Patuh. Istilah "patuh" berlawanan dengan perilaku "penegasan diri", tetapi jangan pula dikacaukan dengan istilah "rasa takut". Sikap patuh sudah ditunjukkan pada tahun pertama anak-anak dengan bentuk rasa malu: suatu keinginan untuk tidak menampilkan diri dan menarik perhatian sesedikit mungkin. Hal ini merupakan contoh anak yang merasakan ketidakberartiannya (lawan dari menegaskan kehebatannya, pentingnya). Kira-kira semasa dengan itu, dalam situasi tertentu, anak-anak bersedia menerima pertolongan dan saran; dimana mereka mulai menyadari ketergantungannya pada orang lain (lawan dari menegaskan kebebasannya). Pada tahun ketiga, dalam beberapa situasi, perilaku mereka menunjukkan bahwa mereka merasakan "inferioritas" (lawan dari menegaskan superioritas). Ini adalah cermin dari sikap yang taat.
Membangun. Ini adalah perilaku "konstruksi", yang muncul pada akhir tahun pertama. Perilaku ini tampak dari gerakan-gerakan seperti hanya gerakan tangan, pertama-tama mungkin tanpa sengaja, anak menumpukkan sesuatu, yang kemudian dilanjutkan dengan sengaja. Kemudian kontruksi sederhananya adalah merakit bahan. pada tahun kedua, anak-anak tidak hanya menyusun balok, tetapi dengan sendirinya (tanpa di ajar), mereka kemudian membuat sesuatu, seperti kereta api, jembatan, tanda-tanda. Artinya konstruksi tidak lagi sebatas pasang-memasang, tetapi kini menata bahan. Lagi-lagi awalnya tanpa sengaja, lalu dengan sengaja.
Mengumpulkan. Jenis perilaku ini biasanya muncul relatif di belakang. Dalam pengamatan, biasanya muncul pada tahun ke-empat. Pada usia ini anak-anak mulai menunjukkan apa yang sebaiknya disebutkan dengan "demam mengumpulkan". Pada waktu-waktu tertentu demam tampak hilang, dan minat mengumpulkan mungkin tertidur selama berpekan-pekan. Namun, tiba-tiba karena suatu luapan lagi, maka muncul lagi minat yang besar, yang mungkin pada waktu itu hanya dilakukan demi kegembiraan mengumpulkan semata. Barang-barang atau benda yang dikumpulkan sering kelihatan tidak memiliki nilai atau tak berarti, seperti misalnya batu, daun yang berguguran, dan potongan bahan.

* [CUPLIKAN DATA]:
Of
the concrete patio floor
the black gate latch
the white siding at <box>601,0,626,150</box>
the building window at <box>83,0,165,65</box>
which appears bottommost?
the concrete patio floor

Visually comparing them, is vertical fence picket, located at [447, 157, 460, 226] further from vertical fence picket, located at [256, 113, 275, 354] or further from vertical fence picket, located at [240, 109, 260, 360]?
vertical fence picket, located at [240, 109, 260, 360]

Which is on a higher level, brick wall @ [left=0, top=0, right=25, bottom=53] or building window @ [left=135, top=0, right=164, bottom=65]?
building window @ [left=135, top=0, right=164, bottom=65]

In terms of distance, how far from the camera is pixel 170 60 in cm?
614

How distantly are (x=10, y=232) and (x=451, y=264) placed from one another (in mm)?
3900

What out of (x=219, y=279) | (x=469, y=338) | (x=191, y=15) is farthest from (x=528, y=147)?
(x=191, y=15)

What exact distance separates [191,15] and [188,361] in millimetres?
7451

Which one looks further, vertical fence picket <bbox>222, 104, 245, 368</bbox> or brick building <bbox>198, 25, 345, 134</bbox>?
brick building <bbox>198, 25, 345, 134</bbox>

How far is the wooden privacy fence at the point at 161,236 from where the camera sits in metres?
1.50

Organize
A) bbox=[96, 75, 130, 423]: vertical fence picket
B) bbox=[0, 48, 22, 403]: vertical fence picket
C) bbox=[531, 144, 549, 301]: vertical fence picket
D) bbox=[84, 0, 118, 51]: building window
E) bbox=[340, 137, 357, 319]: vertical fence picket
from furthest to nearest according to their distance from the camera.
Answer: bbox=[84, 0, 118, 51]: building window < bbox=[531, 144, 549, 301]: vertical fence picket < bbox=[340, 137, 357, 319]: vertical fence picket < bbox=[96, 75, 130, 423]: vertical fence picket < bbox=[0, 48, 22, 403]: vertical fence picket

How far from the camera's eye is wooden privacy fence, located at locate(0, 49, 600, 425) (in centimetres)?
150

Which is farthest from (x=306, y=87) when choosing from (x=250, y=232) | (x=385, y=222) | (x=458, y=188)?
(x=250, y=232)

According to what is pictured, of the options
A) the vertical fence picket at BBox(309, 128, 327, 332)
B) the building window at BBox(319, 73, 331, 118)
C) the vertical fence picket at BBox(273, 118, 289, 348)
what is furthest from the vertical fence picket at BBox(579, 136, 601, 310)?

* [RINCIAN LATIHAN]:
Tolong lanjutkan teks tentang perilaku anak-anak, mulai setelah kalimat terakhirnya.

* [HASIL TUGAS]:
Menangis dan Tertawa. Bentuk perilaku yang umum ini sulit diterangkan karena sering terjadi dalam berbagai macam situasi yang berbeda. Anak-anak menagis ketika marah, tetapi mereka juga menagis ketika bingung, takut, dll. Sejumlah psikolog meyakini bahwa anak-anak dikaruniai keinginan untuk meminta pertolongan. Dan menangis bisa dianggap bentuk perilaku yang diakibatkan dari terhalangnya kecenderungan meminta pertolongan. Perilaku ini bisa berawal dari tangisan kebingungan, dan berakhir dengan tangisan kemarahan.
Meniru. Banyak sekali perilaku anak-anak dari perilaku meniru orang lain. Perilaku ini terbagi menjadi 2 (dua), yaitu: tidak disengaja dan spontan atau sengaja. Ketika anak-anak meniru secara tak disengaja, respons mereka tampaknya muncul tanpa maksud atau usaha dan seringkali tanpa tanda-tanda kepuasan dalam tampilannya. perilaku ini mirip dengan gerak relfeks seperti bersin dan berkedip. Perilaku ini mulai muncul pada akhir bulan pertama, yang meniru gerakan-gerakan seperti menjulurkan lidah, atau menganggukkan kepala. Beberapa waktu kemudian bunyi nyayian ditiru pula dengan cara otomatis yang sama; namun barangkali bukan betul-betul meniru dengan tepat tetapi hanya sebatas kecenderungan untuk menyanyi ketika orang lain menyanyi.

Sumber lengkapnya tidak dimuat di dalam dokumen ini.